** ACTIVITY **
Please collect and copy out every line of the material below that contains the word "Diagnosis".

** MATERIAL TO PROCESS **
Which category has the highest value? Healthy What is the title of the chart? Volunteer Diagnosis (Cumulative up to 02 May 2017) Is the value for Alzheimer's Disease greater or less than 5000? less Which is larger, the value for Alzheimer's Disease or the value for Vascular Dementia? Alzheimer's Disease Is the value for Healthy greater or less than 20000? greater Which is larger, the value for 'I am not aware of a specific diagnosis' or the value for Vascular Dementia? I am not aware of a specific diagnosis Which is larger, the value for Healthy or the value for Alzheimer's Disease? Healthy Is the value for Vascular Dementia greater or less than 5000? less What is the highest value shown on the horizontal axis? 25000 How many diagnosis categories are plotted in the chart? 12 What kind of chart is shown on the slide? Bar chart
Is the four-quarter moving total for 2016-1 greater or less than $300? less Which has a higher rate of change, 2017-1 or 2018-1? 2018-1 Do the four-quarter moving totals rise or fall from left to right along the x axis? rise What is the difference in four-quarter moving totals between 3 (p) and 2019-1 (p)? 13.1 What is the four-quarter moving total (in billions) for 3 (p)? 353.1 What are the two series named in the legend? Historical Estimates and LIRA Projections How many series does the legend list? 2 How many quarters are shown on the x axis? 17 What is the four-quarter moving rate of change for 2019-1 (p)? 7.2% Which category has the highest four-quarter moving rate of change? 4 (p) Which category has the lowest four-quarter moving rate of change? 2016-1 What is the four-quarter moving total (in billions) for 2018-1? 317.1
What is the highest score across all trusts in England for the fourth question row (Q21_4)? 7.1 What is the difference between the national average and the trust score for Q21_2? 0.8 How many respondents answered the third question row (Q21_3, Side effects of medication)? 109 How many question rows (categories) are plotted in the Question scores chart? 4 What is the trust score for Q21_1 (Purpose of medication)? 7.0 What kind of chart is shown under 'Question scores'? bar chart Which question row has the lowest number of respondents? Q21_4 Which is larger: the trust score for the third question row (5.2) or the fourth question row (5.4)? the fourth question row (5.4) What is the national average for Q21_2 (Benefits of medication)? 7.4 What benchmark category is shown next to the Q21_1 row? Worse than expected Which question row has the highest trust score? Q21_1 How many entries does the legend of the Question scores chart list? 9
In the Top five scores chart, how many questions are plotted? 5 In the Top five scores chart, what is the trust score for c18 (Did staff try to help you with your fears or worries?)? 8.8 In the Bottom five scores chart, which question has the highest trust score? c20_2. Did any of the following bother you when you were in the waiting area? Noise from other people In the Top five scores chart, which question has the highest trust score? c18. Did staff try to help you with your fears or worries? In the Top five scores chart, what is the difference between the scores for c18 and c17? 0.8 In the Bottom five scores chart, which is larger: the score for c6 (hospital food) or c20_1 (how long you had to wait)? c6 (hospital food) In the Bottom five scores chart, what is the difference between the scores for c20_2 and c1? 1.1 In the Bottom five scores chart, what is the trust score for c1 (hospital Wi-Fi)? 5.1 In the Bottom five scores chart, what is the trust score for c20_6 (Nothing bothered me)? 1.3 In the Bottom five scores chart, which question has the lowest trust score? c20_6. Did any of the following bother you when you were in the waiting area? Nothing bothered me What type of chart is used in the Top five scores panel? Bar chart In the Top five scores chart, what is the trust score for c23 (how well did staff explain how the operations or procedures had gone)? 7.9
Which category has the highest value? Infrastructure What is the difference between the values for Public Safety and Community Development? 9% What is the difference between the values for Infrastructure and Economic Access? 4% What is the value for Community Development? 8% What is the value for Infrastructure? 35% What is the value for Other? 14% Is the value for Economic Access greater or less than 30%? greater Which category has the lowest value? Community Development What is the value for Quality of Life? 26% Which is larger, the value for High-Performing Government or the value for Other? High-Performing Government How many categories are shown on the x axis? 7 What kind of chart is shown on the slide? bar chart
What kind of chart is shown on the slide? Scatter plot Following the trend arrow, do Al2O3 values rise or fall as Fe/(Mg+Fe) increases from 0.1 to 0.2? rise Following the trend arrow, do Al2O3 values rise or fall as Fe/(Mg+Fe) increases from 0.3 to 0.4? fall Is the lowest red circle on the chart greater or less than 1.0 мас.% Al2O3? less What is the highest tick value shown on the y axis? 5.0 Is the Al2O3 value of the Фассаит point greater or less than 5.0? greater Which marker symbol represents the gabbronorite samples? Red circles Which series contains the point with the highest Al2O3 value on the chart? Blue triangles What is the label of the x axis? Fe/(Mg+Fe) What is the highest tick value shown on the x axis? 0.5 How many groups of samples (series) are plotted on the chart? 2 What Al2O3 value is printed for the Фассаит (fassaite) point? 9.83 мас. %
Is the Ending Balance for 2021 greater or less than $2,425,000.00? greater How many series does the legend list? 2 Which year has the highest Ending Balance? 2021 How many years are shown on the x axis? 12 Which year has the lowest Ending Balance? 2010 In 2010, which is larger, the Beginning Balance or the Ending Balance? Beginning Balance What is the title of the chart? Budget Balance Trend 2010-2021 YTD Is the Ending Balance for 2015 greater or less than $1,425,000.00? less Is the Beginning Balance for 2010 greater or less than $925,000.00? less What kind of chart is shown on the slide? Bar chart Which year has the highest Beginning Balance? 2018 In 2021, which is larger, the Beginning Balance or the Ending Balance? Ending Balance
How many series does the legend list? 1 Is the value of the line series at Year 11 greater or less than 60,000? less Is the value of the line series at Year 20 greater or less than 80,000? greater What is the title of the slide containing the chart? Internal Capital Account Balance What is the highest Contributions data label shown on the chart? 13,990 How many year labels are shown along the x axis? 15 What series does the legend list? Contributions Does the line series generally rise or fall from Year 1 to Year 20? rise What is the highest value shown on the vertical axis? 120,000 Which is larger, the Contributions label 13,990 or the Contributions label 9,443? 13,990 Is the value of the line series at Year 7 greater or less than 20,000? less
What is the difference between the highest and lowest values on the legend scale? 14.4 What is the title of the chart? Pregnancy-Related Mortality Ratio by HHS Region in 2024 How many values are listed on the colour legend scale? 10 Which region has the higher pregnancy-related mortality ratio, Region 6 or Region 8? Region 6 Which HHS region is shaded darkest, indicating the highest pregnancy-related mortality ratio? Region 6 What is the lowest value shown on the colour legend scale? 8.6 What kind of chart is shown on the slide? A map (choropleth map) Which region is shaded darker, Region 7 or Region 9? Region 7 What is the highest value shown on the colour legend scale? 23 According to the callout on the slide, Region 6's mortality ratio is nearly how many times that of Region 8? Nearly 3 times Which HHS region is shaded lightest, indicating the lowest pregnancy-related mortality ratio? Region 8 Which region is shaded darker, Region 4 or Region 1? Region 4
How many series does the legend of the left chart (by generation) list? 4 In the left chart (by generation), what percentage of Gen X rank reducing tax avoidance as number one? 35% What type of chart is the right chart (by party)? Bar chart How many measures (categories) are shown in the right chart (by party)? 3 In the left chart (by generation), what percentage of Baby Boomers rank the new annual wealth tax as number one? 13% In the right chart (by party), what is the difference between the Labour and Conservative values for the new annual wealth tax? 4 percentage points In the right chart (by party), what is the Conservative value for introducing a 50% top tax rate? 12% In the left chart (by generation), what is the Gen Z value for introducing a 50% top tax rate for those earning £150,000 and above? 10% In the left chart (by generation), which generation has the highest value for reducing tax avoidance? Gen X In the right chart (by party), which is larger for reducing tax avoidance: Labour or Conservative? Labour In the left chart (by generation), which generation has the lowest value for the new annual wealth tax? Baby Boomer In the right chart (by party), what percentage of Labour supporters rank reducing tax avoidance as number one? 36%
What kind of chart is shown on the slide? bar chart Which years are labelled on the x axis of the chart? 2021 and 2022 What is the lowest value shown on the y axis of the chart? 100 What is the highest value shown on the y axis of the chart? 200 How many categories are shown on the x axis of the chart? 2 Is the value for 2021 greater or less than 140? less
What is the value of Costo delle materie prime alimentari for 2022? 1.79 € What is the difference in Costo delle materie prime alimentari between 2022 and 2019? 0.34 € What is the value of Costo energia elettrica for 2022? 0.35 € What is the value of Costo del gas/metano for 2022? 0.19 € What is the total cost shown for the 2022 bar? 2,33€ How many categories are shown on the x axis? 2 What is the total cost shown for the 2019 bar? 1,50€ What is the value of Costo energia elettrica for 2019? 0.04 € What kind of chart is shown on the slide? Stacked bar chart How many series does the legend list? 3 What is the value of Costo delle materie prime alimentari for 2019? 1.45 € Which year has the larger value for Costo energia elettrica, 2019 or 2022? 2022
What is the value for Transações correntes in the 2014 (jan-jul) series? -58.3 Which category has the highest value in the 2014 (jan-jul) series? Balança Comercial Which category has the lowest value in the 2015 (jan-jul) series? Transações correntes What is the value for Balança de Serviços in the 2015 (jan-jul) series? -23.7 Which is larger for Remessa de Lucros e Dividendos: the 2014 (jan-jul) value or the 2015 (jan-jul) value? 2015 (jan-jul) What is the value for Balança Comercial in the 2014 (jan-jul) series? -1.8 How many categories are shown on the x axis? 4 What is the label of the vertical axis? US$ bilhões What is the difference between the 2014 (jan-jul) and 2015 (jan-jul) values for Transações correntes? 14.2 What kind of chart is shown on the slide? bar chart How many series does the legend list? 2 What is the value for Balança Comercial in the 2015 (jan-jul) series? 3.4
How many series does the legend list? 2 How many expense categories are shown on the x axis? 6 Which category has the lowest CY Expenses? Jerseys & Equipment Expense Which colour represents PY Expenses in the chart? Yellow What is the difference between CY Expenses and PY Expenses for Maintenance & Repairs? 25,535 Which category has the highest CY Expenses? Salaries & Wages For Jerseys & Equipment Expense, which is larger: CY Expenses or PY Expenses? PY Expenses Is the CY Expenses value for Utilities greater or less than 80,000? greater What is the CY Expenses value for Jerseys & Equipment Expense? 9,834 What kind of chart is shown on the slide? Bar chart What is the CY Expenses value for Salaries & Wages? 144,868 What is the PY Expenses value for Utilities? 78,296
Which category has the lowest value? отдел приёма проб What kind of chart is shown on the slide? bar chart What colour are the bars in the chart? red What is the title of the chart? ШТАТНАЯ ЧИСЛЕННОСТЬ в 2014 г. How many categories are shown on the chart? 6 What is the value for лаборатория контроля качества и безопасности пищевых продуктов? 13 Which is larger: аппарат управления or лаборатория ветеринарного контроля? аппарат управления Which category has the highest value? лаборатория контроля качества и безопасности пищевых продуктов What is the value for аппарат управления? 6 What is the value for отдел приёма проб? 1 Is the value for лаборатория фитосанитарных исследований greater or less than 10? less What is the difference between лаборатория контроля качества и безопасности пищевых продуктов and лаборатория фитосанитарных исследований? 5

** ANSWER BOX **
Which category has the highest value? Healthy What is the title of the chart? Volunteer Diagnosis (Cumulative up to 02 May 2017) Is the value for Alzheimer's Disease greater or less than 5000? less Which is larger, the value for Alzheimer's Disease or the value for Vascular Dementia? Alzheimer's Disease Is the value for Healthy greater or less than 20000? greater Which is larger, the value for 'I am not aware of a specific diagnosis' or the value for Vascular Dementia? I am not aware of a specific diagnosis Which is larger, the value for Healthy or the value for Alzheimer's Disease? Healthy Is the value for Vascular Dementia greater or less than 5000? less What is the highest value shown on the horizontal axis? 25000 How many diagnosis categories are plotted in the chart? 12 What kind of chart is shown on the slide? Bar chart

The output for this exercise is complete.